**Exercise**
Reproduce the records verbatim, starting at the line that contains "What is the distance of" and ending with the last line of the records, both included, and omit the pictures.

**Raw records**

——————

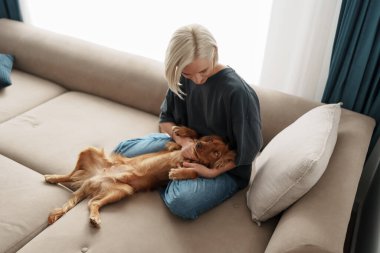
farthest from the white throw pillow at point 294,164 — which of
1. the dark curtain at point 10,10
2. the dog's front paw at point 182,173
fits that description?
the dark curtain at point 10,10

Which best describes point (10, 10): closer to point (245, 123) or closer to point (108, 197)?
point (108, 197)

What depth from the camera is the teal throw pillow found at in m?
2.25

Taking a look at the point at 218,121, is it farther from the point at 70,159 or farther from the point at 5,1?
the point at 5,1

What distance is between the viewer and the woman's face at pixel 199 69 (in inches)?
50.8

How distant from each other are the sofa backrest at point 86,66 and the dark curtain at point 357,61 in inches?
39.0

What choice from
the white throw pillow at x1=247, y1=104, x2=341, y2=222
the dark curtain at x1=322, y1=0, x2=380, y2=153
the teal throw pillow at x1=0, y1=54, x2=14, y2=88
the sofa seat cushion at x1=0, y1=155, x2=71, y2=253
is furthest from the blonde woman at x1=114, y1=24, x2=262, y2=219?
the teal throw pillow at x1=0, y1=54, x2=14, y2=88

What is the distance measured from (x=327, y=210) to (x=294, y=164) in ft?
0.64

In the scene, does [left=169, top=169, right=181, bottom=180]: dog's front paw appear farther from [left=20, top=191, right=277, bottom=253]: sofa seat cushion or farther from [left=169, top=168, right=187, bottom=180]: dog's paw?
[left=20, top=191, right=277, bottom=253]: sofa seat cushion

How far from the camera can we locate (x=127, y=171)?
1.59 meters

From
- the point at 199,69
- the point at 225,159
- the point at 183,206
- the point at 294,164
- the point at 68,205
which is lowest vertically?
the point at 68,205

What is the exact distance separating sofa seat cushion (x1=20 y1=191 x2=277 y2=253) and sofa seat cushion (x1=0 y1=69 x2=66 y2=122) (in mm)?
983

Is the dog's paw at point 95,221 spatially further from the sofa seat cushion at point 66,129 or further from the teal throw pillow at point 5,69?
the teal throw pillow at point 5,69

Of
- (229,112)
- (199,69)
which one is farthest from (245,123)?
(199,69)

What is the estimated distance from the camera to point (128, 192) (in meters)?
1.50
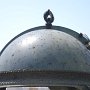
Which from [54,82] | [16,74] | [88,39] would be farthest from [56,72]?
[88,39]

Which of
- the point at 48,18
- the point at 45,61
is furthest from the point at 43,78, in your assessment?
the point at 48,18

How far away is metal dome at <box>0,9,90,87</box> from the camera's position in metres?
5.39

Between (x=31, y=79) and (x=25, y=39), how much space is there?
0.91 meters

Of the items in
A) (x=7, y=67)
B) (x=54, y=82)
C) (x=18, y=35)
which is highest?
(x=18, y=35)

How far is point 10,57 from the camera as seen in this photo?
18.9 ft

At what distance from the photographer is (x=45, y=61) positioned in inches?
214

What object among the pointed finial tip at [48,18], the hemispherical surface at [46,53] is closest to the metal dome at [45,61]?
the hemispherical surface at [46,53]

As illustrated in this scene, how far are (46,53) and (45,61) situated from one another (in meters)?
0.19

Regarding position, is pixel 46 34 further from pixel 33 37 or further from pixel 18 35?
pixel 18 35

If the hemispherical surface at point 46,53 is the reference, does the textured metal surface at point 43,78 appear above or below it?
below

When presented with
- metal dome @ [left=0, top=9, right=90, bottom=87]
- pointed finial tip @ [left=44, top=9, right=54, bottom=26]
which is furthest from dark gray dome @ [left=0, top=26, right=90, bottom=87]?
pointed finial tip @ [left=44, top=9, right=54, bottom=26]

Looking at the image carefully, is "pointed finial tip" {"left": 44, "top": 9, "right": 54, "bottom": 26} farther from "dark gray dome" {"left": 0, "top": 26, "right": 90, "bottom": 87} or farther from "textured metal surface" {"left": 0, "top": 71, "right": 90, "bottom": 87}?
"textured metal surface" {"left": 0, "top": 71, "right": 90, "bottom": 87}

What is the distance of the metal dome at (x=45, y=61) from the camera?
5387 millimetres

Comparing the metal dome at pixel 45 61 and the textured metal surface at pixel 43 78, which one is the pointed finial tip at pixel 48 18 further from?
the textured metal surface at pixel 43 78
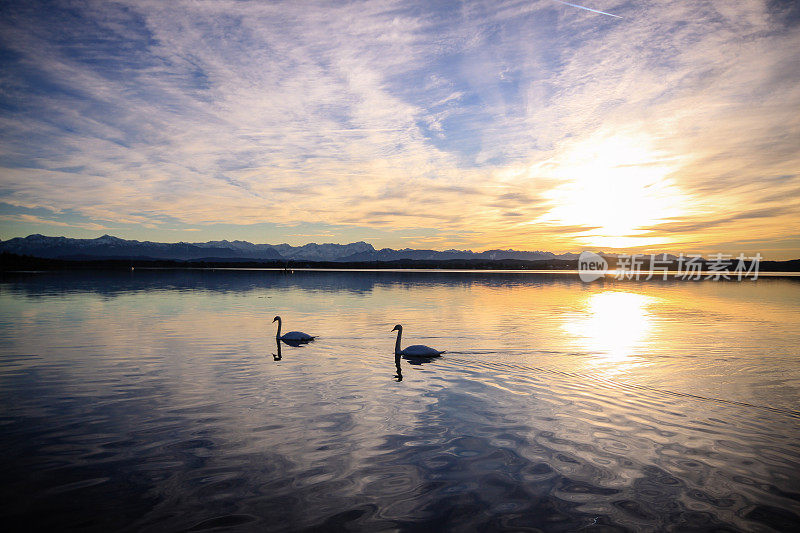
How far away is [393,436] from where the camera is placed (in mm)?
11352

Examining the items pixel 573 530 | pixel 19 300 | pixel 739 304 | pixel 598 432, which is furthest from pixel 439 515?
pixel 739 304

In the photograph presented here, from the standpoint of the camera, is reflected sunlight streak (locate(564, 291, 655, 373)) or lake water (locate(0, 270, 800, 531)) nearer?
lake water (locate(0, 270, 800, 531))

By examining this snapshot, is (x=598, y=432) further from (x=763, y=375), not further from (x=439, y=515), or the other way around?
(x=763, y=375)

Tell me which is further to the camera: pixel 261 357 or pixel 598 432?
pixel 261 357

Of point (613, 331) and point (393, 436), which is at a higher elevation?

——————

**Result of the task**
What is the distance of the metal dome at (x=45, y=61) from the camera?
5387 millimetres

Comparing the metal dome at pixel 45 61 and the textured metal surface at pixel 43 78, which one is the pointed finial tip at pixel 48 18 further from?
the textured metal surface at pixel 43 78
How far away is [393,436] from where the camera is placed (in mm)?
11352

Examining the items pixel 573 530 | pixel 19 300 | pixel 739 304 | pixel 598 432, which is furthest from pixel 439 515?
pixel 739 304

In the photograph presented here, from the standpoint of the camera, is reflected sunlight streak (locate(564, 291, 655, 373)) or lake water (locate(0, 270, 800, 531)) nearer?
lake water (locate(0, 270, 800, 531))

By examining this snapshot, is (x=598, y=432) further from (x=763, y=375), not further from (x=439, y=515), or the other way around?
(x=763, y=375)

Tell me which is further to the camera: pixel 261 357 or pixel 598 432?
pixel 261 357

Of point (613, 331) and point (393, 436), which is at a higher elevation?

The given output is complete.